C’est dans ce climat et dans cet environnement que nous examinons les progrès de ces pays et que nous tentons d’établir la démarche à adopter.

Je voudrais parler un peu de l’Algérie. Comme la sénatrice l’a dit, les événements se déroulent rapidement en temps réel. Je peux dire que depuis 2011, le gouvernement algérien a tenté de régler quelques enjeux avec sa population. Dans un pacte commun pour la sécurité et la stabilité, il a travaillé sur des enjeux et a augmenté les subventions, le logement social, les salaires dans le secteur public et les taux d’emploi. Cela a réellement permis d’éviter un conflit majeur et d’autres problèmes dans ce pays.

L’économie algérienne a des problèmes parce qu’elle reste fortement dépendante des ventes de pétrole et qu’elle a souffert de la chute des prix du pétrole et de l’épuisement des réserves en devises étrangères. Le pays a essayé de diversifier son économie, mais les progrès ont été limités.

Le pays dispose d’un budget de défense très important, d’un appareil de sécurité solide et d’une très grande armée. Manifestement, vous avez vu ce qui s’est produit au cours des six dernières semaines, c’est-à-dire les grandes manifestations dans les rues et l’intention déclarée de l’ancien président Bouteflika d’obtenir un cinquième mandat. Cette situation évolue et je serais heureux de revenir devant votre comité pour parler de ces événements en temps voulu.

Vous avez tous entendu dire que le président a démissionné et que, dans les faits, selon la constitution, cela signifie qu’un nouveau gouvernement pourrait être formé dans 90 jours. Nous verrons comment cela se déroulera, car nous ne savons pas encore si les gens appuient le gouvernement et les intervenants actuels. Cette situation se précisera au cours des deux prochaines semaines.

Il est remarquable que les manifestations de masse aient été pacifiques en général et que les manifestants aient même nettoyé après les manifestations, qui étaient particulièrement importantes vendredi.

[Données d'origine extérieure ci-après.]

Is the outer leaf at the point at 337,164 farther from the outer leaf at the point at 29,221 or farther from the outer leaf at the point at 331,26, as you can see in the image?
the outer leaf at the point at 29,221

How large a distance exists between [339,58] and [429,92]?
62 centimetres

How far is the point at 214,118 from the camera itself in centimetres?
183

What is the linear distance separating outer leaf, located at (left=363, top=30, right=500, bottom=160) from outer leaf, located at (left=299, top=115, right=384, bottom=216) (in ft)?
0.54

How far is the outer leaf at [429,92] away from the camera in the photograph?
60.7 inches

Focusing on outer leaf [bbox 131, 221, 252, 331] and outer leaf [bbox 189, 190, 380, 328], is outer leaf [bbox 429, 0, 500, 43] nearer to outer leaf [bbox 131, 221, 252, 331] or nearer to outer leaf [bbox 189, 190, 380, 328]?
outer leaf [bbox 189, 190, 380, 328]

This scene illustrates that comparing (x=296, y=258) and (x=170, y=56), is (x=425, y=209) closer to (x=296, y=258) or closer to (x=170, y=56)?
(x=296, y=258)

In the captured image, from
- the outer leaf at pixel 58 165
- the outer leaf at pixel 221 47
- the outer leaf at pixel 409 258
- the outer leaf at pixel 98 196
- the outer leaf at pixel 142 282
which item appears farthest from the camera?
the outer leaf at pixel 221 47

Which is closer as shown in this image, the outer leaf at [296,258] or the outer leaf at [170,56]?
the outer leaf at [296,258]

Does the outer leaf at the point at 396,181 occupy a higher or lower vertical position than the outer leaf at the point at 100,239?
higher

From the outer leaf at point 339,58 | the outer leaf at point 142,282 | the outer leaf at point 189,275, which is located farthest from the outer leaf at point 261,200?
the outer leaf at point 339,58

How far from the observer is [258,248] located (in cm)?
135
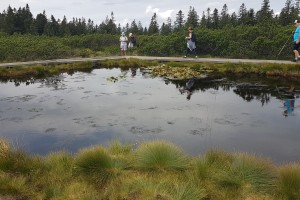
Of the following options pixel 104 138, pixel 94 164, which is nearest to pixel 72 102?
pixel 104 138

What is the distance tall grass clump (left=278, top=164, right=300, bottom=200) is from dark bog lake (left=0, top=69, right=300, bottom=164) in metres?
Result: 1.87

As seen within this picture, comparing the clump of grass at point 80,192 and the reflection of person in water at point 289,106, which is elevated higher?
the reflection of person in water at point 289,106

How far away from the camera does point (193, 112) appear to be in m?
12.3

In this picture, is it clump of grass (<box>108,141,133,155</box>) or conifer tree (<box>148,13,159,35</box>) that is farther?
conifer tree (<box>148,13,159,35</box>)

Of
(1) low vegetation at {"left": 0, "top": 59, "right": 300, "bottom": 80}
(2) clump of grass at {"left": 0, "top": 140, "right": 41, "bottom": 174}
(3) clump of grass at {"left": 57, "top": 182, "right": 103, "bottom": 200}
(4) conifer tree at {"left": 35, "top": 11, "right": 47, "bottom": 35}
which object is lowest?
(3) clump of grass at {"left": 57, "top": 182, "right": 103, "bottom": 200}

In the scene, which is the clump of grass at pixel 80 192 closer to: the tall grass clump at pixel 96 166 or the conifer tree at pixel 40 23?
the tall grass clump at pixel 96 166

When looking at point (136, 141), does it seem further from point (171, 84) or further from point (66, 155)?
point (171, 84)

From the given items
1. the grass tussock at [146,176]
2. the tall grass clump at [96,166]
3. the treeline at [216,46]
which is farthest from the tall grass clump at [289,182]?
the treeline at [216,46]

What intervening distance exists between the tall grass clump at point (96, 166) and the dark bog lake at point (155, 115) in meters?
2.03

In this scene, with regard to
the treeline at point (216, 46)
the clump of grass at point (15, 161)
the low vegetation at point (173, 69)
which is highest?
the treeline at point (216, 46)

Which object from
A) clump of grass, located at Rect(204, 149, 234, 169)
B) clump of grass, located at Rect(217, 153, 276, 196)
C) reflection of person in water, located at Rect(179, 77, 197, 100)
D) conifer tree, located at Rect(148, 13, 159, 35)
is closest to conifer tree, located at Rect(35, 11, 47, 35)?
conifer tree, located at Rect(148, 13, 159, 35)

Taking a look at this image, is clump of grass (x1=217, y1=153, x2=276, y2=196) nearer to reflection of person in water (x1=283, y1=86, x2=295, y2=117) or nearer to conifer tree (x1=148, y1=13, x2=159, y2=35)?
reflection of person in water (x1=283, y1=86, x2=295, y2=117)

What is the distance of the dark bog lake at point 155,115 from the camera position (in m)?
9.40

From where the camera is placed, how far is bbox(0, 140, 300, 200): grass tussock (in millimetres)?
6078
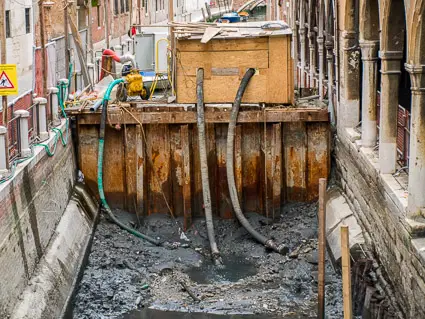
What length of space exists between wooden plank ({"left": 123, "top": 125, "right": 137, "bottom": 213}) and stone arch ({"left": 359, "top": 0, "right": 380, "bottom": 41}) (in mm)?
5645

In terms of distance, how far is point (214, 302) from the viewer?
52.3 feet

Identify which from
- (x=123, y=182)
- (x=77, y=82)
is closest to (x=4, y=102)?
(x=123, y=182)

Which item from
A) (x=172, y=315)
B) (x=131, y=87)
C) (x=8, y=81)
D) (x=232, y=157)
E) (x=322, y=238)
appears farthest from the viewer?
(x=131, y=87)

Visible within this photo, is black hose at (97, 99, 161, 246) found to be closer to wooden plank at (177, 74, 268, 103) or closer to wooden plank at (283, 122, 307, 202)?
wooden plank at (177, 74, 268, 103)

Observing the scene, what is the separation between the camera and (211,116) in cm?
1991

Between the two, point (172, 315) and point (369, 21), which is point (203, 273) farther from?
point (369, 21)

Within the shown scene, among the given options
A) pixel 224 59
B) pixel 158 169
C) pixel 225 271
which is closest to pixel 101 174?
pixel 158 169

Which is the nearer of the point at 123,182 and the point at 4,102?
the point at 4,102

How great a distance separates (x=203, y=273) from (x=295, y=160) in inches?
148

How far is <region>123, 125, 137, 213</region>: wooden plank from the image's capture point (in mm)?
20250

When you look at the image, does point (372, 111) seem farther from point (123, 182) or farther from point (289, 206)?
point (123, 182)

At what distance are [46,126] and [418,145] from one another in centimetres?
736

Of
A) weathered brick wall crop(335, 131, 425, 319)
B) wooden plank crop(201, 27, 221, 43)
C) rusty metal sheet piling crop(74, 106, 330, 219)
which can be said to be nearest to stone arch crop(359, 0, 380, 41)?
weathered brick wall crop(335, 131, 425, 319)

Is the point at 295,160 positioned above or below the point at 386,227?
above
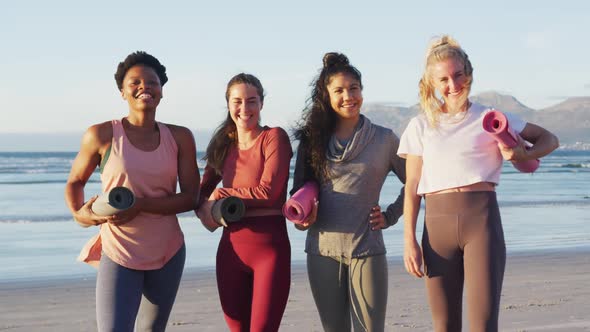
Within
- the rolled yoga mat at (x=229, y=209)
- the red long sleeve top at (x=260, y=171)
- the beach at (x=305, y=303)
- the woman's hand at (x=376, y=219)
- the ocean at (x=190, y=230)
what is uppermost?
the red long sleeve top at (x=260, y=171)

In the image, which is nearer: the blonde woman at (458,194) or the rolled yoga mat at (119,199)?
the blonde woman at (458,194)

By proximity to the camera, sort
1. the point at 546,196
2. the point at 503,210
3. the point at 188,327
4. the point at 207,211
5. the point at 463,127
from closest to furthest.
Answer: the point at 463,127, the point at 207,211, the point at 188,327, the point at 503,210, the point at 546,196

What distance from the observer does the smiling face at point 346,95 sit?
4727 millimetres

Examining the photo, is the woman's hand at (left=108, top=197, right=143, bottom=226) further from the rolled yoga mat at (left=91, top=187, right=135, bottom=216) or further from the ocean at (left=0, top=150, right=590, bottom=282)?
the ocean at (left=0, top=150, right=590, bottom=282)

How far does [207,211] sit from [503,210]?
15475 mm

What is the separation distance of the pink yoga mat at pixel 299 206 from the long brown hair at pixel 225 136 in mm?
500

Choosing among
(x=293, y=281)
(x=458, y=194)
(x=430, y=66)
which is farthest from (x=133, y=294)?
(x=293, y=281)

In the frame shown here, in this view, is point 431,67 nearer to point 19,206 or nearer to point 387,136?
point 387,136

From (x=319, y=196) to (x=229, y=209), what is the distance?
20.4 inches

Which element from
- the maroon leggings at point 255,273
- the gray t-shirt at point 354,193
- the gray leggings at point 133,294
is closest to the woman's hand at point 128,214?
the gray leggings at point 133,294

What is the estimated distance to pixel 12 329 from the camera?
289 inches

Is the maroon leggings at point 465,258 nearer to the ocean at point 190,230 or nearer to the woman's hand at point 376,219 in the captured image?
the woman's hand at point 376,219

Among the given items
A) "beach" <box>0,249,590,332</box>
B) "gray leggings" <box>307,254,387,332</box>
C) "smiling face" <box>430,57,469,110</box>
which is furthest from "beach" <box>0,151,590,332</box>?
"smiling face" <box>430,57,469,110</box>

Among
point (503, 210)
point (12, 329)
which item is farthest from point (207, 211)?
point (503, 210)
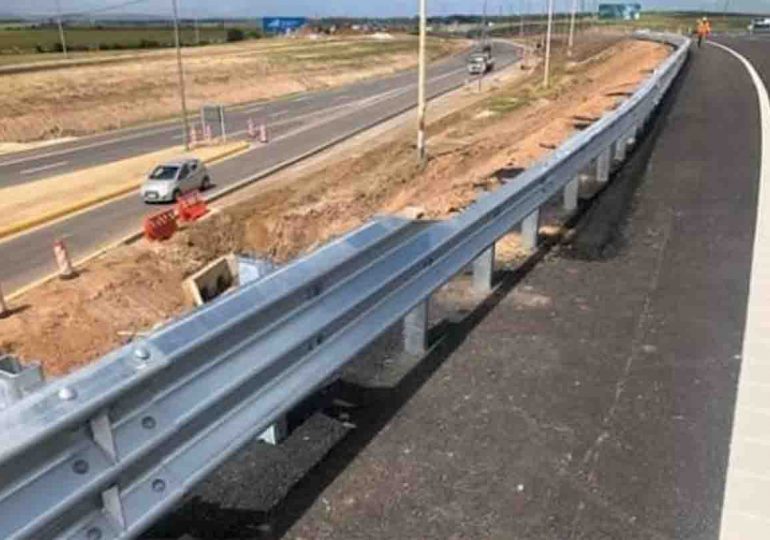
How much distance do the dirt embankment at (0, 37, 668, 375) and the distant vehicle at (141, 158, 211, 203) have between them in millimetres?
3173

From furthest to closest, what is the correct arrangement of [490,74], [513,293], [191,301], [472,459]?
1. [490,74]
2. [191,301]
3. [513,293]
4. [472,459]

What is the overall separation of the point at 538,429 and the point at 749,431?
0.94m

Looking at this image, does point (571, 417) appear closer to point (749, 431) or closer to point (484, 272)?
point (749, 431)

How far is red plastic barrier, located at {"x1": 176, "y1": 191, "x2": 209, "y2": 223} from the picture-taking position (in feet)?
92.8

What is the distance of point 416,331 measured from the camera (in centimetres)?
465

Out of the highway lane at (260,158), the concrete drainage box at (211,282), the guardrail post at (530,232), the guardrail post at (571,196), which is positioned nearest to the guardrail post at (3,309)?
the highway lane at (260,158)

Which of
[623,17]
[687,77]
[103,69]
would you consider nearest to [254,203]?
[687,77]

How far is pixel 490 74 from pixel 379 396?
102 metres

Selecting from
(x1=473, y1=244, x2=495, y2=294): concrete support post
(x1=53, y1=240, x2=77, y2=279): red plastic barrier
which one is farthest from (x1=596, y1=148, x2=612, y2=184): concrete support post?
(x1=53, y1=240, x2=77, y2=279): red plastic barrier

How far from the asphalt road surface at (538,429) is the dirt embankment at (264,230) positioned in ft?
15.9

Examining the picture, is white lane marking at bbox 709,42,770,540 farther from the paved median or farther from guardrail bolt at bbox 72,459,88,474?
the paved median

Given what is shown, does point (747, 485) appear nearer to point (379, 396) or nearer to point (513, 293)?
point (379, 396)

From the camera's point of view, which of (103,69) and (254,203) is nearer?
(254,203)

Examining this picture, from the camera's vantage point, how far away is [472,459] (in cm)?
350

Parlons maintenant de l’Égypte. C’est un très grand pays qui est très influent au Moyen-Orient et en Afrique du Nord. Il a connu des changements très importants également. Il y a eu le départ de Moubarak en 2011, suivi de l’arrivée du président Morsi et des Frères musulmans. Ils sont restés au pouvoir pendant environ un an avant d’en être écartés en 2013 à la suite de nombreuses manifestations. Par la suite, l’ancien ministre de la Défense al-Sissi a été élu président en 2014 et a été réélu en 2018.

De plus, en février, le Parlement égyptien a adopté une proposition visant à permettre au président de briguer des mandats supplémentaires. Si elle est approuvée, il pourrait en principe rester en place jusqu’en 2034.

Sur le plan économique, l’Égypte a fait face à des problèmes structurels très importants ainsi qu’à un taux de chômage très élevé. En 2016, le Fonds monétaire international a approuvé un prêt de 12 milliards de dollars à condition que l’Égypte mette en œuvre toute une série de réformes économiques, comme la réduction de subventions, la dévaluation de sa devise et l’introduction d’une taxe sur la valeur ajoutée.

L’Égypte a, de manière plutôt impressionnante, mis en œuvre bon nombre de ces réformes, l’économie va mieux et on commence à voir les résultats de ces réformes, bien que la situation soit encore très problématique. On parle d’un pays de 100 millions d’habitants qui connaît une croissance démographique très rapide. Son taux de chômage est très élevé et elle éprouve encore des difficultés sur le plan du développement des petites et moyennes entreprises.

En ce qui a trait à l’environnement en général, les groupes de défense des droits de la personne ont fait état d’un resserrement des contrôles en Égypte et ils sont fort préoccupés quant aux capacités des gens de s’exprimer et de se rassembler.

Les Égyptiens président l’Union africaine en 2019 et leurs priorités pour tout le continent sont la migration et les réfugiés, l’intégration économique, le développement durable et la paix et la sécurité.

Le pays fait toujours face à des problèmes de sécurité, surtout dans le Sinaï, où les militaires luttent contre des organisations terroristes quotidiennement.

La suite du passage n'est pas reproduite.